In designing a micro layout I find one of the hidden challenges is determining a setting for the layout. Since square footage to develop scenic or similar features can be in short supply it can be hard to inject a signature piece that easily conveys to a viewer just what you are modelling.
I find operations on the western end of the Murray Harbour Subdivision fascinating and I enjoy dreaming up ways to replicate it here at home. Of the whole subdivision, my imagination is most captivated by the westernmost ten miles from Lake Verde Junction to Mount Herbert. Layout design is something I really enjoy and I’ve spent a lot of time daydreaming about ways to distill this ten mile length of track into the four square feet of layout I am contemplating building.
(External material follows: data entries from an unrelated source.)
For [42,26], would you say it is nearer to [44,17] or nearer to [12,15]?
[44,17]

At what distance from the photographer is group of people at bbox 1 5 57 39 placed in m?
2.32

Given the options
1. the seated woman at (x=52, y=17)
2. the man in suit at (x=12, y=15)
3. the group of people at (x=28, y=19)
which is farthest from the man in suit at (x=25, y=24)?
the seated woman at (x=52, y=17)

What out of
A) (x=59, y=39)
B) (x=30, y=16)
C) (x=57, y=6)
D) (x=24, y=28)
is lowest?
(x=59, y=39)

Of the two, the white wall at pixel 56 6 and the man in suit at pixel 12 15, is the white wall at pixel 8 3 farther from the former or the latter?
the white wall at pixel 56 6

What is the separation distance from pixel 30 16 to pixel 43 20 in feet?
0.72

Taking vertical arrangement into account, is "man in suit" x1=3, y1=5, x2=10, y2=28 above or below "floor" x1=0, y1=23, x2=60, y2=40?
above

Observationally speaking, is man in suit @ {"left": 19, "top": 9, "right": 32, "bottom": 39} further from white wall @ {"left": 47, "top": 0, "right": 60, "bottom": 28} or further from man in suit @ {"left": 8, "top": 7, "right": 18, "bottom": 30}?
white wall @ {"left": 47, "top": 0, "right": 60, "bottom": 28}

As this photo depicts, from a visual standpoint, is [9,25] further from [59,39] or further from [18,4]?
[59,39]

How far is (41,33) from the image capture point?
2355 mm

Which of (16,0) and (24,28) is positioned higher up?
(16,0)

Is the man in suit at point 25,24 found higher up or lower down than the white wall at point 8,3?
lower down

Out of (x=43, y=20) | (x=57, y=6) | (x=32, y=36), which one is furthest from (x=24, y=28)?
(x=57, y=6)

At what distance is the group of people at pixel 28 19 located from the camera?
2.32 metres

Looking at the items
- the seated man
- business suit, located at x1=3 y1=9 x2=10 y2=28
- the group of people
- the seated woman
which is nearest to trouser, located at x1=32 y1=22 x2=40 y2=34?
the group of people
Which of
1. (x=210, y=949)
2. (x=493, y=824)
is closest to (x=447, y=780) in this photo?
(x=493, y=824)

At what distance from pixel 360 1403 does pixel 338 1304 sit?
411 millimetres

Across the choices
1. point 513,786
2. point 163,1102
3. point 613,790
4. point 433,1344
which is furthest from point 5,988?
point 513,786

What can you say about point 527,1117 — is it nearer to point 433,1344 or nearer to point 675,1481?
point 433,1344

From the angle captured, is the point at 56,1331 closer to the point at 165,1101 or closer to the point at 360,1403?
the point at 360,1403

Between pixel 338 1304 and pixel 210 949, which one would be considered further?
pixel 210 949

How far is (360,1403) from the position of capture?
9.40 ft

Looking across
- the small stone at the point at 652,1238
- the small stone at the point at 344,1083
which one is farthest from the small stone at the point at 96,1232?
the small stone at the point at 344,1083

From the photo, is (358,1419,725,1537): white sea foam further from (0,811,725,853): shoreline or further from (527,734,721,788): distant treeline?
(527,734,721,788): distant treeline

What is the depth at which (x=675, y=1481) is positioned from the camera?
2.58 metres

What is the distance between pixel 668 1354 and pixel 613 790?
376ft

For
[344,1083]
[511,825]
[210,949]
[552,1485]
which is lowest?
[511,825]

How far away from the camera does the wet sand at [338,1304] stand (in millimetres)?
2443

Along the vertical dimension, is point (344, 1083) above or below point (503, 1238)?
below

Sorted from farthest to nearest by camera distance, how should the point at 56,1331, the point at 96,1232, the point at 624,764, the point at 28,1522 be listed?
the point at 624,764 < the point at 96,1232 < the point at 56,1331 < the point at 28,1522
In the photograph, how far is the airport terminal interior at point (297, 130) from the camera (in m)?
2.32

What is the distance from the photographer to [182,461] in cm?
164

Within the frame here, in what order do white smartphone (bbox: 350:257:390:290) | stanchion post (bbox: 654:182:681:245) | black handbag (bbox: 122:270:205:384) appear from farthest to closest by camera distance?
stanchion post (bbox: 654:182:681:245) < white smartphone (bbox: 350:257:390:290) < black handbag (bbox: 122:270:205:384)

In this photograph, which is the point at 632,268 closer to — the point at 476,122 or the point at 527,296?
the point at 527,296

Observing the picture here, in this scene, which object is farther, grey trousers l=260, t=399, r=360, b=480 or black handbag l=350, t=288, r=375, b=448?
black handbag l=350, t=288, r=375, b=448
The above is based on a 1958 aerial photograph of Lake Verde Junction. I’ve traced out the track locations in red and added in some notes to help orient the photograph. West of the Junction was Mount Albion, Hazelbrook, and the end of track at Mount Herbert. Eastward to Murray Harbour. North to Maple Hill. At Maple Hill this line connection with the line to Georgetown and both continued west to Mount Stewart and ultimately the rest of Canada. South to Millview and Vernon Bridge. During the potato harvest CN could store empty cars at places like Lake Verde’s storage track for later distribution to nearby public sidings. Lake Verde also hosted a short public siding of it’s own where a local farmer could load cars. All interchange comes from Maple Hill and concentrates here at the Junction.
I’ve been toying with the idea of segmenting out pieces of the junction that will fit into the space I have. I’ve highlighted two of them in blue on the photograph. I wanted to share two ideas here and both based on the Inglenook design philosophy. Click on the link below to learn more about the Inglenook idea and it’s basic, two turnout, approach to micro layouts:
An operating session starts with a train on the line from Maple Hill to Murray Harbour. Local cars are spotted on the Public Siding. In real life the line continues down the centre line onto the wye to Vernon Bridge or Mount Albion. Since I don’t have room for the wye, let alone enough track to get the other locations into the space I figured I could spot cars “on the main” here that represent loads for these two locations. This centre track might be the most interesting. I might divide it into spots based on the order of towns to the west of the layout’s location. Where cars on the Public Siding are placed “en masse”, cars on the centre track are spotted in order.
I like the idea of segments of the junction. In this plan I’m including the Storage Track, the line to Mount Albion and a tiny piece of the wye to Vernon Bridge. I can pull cars from the Storage track to feed the other two sidings representing cars ordered for Mount Albion, Hazelbrook, Mount Stewart on the centre track or Millview and Vernon Bridge on the bottom track. As in Option A, cars on the sidings need to be spotted in “town” locations which adds a little more sorting fun. In many ways this is actually quite close to how the actual Junction operated and that feels neat. Further interest here from the road crossing and demands placed on safely occupying the crossing.
None of this makes the space bigger but it feels like a neat way to focus on how the Junction operated and bringing an piece of that into our home. It feels like replicating a prototype location and moving cars and trains prototypically. Perhaps it’s all in my head and that’s okay too.